> **Directions for this task**
Write out each line of the data below as a JSON list of strings, one string per line, with blank lines skipped and the pictures left out.
○ ○ ○ ○ ○ ○ ○
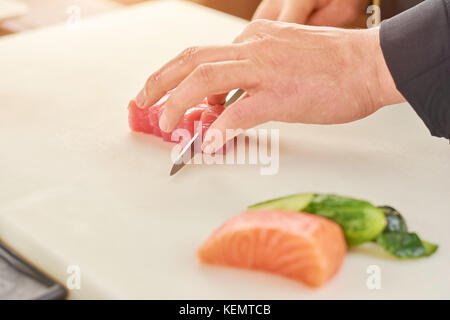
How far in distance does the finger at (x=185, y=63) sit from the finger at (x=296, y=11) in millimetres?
493

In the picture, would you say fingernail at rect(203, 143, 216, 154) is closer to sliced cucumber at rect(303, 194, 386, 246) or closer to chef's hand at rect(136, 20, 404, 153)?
chef's hand at rect(136, 20, 404, 153)

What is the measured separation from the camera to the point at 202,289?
99 cm

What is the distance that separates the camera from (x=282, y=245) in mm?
969

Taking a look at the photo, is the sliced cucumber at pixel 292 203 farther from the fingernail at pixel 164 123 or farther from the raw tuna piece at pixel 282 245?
the fingernail at pixel 164 123

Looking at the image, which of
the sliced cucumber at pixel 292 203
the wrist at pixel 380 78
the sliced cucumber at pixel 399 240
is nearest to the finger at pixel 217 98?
the wrist at pixel 380 78

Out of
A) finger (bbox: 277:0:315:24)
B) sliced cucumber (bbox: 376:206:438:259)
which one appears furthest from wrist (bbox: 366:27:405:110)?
finger (bbox: 277:0:315:24)

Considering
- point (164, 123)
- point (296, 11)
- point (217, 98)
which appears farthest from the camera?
point (296, 11)

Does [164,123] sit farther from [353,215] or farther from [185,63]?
[353,215]

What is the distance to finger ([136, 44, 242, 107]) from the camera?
1.39 meters

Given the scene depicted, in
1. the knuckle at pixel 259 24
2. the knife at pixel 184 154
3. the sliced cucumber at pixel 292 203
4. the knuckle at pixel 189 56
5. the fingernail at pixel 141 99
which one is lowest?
the knife at pixel 184 154

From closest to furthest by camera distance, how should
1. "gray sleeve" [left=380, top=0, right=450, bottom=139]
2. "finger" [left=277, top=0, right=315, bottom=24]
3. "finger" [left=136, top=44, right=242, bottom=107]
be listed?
"gray sleeve" [left=380, top=0, right=450, bottom=139]
"finger" [left=136, top=44, right=242, bottom=107]
"finger" [left=277, top=0, right=315, bottom=24]

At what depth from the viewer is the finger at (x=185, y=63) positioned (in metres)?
1.39

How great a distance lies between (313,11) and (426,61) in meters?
0.78

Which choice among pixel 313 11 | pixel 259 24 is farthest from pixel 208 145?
pixel 313 11
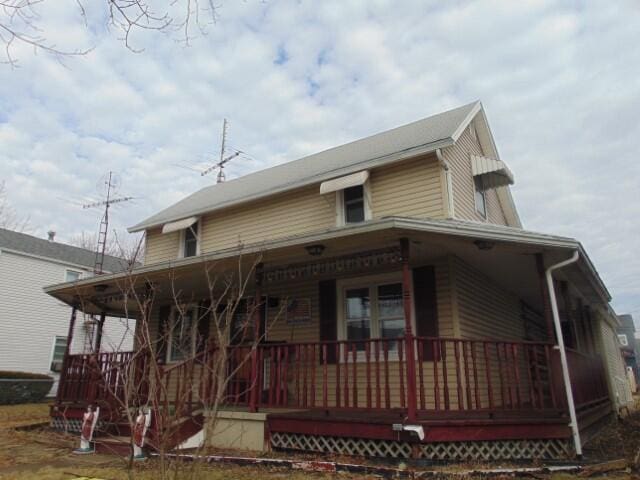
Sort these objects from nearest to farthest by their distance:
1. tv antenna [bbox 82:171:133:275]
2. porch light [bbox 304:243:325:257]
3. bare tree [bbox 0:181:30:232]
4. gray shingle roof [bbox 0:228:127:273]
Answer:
○ ○ ○ ○ ○ ○ ○
> **Answer to this task**
[
  "How far in distance does the finger at (x=185, y=63) sit from the finger at (x=296, y=11) in millimetres?",
  "493",
  "In the picture, would you say fingernail at rect(203, 143, 216, 154) is closer to sliced cucumber at rect(303, 194, 386, 246) or closer to chef's hand at rect(136, 20, 404, 153)?",
  "chef's hand at rect(136, 20, 404, 153)",
  "What is the measured separation from the camera to the point at 202,289?",
  "99 cm",
  "What is the distance that separates the camera from (x=282, y=245) in mm?",
  "969",
  "Taking a look at the photo, is the sliced cucumber at pixel 292 203 farther from the fingernail at pixel 164 123 or farther from the raw tuna piece at pixel 282 245?",
  "the fingernail at pixel 164 123",
  "Looking at the image, which of",
  "the sliced cucumber at pixel 292 203",
  "the wrist at pixel 380 78",
  "the sliced cucumber at pixel 399 240",
  "is nearest to the finger at pixel 217 98?",
  "the wrist at pixel 380 78",
  "Out of",
  "A) finger (bbox: 277:0:315:24)",
  "B) sliced cucumber (bbox: 376:206:438:259)",
  "which one appears furthest from wrist (bbox: 366:27:405:110)?",
  "finger (bbox: 277:0:315:24)",
  "Considering",
  "- point (164, 123)",
  "- point (296, 11)",
  "- point (217, 98)",
  "which appears farthest from the camera?",
  "point (296, 11)",
  "Does [164,123] sit farther from [353,215] or farther from [185,63]?",
  "[353,215]",
  "What is the distance to finger ([136, 44, 242, 107]) from the camera?",
  "1.39 meters",
  "Given the scene depicted, in",
  "1. the knuckle at pixel 259 24",
  "2. the knife at pixel 184 154",
  "3. the sliced cucumber at pixel 292 203",
  "4. the knuckle at pixel 189 56",
  "5. the fingernail at pixel 141 99",
  "which one is lowest?",
  "the knife at pixel 184 154",
  "From closest to furthest by camera distance, how should",
  "1. \"gray sleeve\" [left=380, top=0, right=450, bottom=139]",
  "2. \"finger\" [left=277, top=0, right=315, bottom=24]",
  "3. \"finger\" [left=136, top=44, right=242, bottom=107]",
  "be listed?",
  "\"gray sleeve\" [left=380, top=0, right=450, bottom=139]",
  "\"finger\" [left=136, top=44, right=242, bottom=107]",
  "\"finger\" [left=277, top=0, right=315, bottom=24]",
  "At what depth from the viewer is the finger at (x=185, y=63) positioned (in metres)?",
  "1.39",
  "How great a distance lies between (313,11) and (426,61) in meters?",
  "0.78",
  "Which choice among pixel 313 11 | pixel 259 24 is farthest from pixel 208 145?",
  "pixel 313 11",
  "Sort these objects from nearest to farthest by their distance:",
  "1. tv antenna [bbox 82:171:133:275]",
  "2. porch light [bbox 304:243:325:257]",
  "3. bare tree [bbox 0:181:30:232]",
  "4. gray shingle roof [bbox 0:228:127:273]",
  "Answer:"
]